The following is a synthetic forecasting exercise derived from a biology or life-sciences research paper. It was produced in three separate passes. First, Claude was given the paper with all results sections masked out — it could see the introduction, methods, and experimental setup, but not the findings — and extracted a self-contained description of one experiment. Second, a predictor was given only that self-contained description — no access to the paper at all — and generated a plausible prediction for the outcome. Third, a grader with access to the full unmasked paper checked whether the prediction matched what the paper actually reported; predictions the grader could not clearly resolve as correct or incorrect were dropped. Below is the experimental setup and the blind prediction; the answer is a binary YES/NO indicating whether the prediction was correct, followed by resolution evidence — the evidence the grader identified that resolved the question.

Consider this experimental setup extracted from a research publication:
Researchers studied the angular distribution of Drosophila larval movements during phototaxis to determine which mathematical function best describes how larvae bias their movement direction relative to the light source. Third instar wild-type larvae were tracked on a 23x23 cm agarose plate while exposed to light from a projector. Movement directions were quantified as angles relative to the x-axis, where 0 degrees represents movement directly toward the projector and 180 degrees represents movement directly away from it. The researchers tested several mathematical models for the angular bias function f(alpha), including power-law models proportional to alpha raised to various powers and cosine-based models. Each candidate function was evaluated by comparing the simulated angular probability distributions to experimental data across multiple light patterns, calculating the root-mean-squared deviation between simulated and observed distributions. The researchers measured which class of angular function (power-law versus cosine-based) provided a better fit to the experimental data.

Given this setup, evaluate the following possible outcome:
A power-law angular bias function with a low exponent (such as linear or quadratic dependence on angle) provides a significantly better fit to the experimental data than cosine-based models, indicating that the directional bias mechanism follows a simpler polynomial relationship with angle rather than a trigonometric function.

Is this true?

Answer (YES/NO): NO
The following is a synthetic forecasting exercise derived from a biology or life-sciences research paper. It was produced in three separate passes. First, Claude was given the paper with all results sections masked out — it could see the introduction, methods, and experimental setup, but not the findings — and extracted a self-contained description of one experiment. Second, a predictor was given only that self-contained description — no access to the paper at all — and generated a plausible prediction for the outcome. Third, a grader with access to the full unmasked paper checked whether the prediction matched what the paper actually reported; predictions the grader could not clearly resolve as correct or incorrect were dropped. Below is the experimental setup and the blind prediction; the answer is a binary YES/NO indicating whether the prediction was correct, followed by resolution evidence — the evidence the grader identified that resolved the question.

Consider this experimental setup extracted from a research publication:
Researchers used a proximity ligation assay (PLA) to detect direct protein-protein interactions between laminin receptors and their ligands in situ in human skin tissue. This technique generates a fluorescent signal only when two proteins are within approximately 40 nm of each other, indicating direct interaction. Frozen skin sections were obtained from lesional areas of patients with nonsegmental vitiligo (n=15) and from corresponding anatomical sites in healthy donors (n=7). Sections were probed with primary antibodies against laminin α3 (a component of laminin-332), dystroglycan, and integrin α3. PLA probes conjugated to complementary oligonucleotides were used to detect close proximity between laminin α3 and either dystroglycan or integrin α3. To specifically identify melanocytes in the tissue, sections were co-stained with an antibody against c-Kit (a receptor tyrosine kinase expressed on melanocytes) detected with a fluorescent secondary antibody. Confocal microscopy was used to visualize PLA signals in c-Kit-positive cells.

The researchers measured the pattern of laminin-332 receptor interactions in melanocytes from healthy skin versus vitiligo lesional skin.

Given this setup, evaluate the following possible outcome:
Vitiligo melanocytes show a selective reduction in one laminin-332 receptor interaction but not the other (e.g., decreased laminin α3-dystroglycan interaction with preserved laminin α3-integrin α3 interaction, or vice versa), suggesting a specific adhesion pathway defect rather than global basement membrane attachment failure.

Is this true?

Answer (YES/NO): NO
^^^^
### Instructions to follow
Bring together all lines in the records where the word "rather" is found.

### Response for this exercise
A power-law angular bias function with a low exponent (such as linear or quadratic dependence on angle) provides a significantly better fit to the experimental data than cosine-based models, indicating that the directional bias mechanism follows a simpler polynomial relationship with angle rather than a trigonometric function.
Vitiligo melanocytes show a selective reduction in one laminin-332 receptor interaction but not the other (e.g., decreased laminin α3-dystroglycan interaction with preserved laminin α3-integrin α3 interaction, or vice versa), suggesting a specific adhesion pathway defect rather than global basement membrane attachment failure.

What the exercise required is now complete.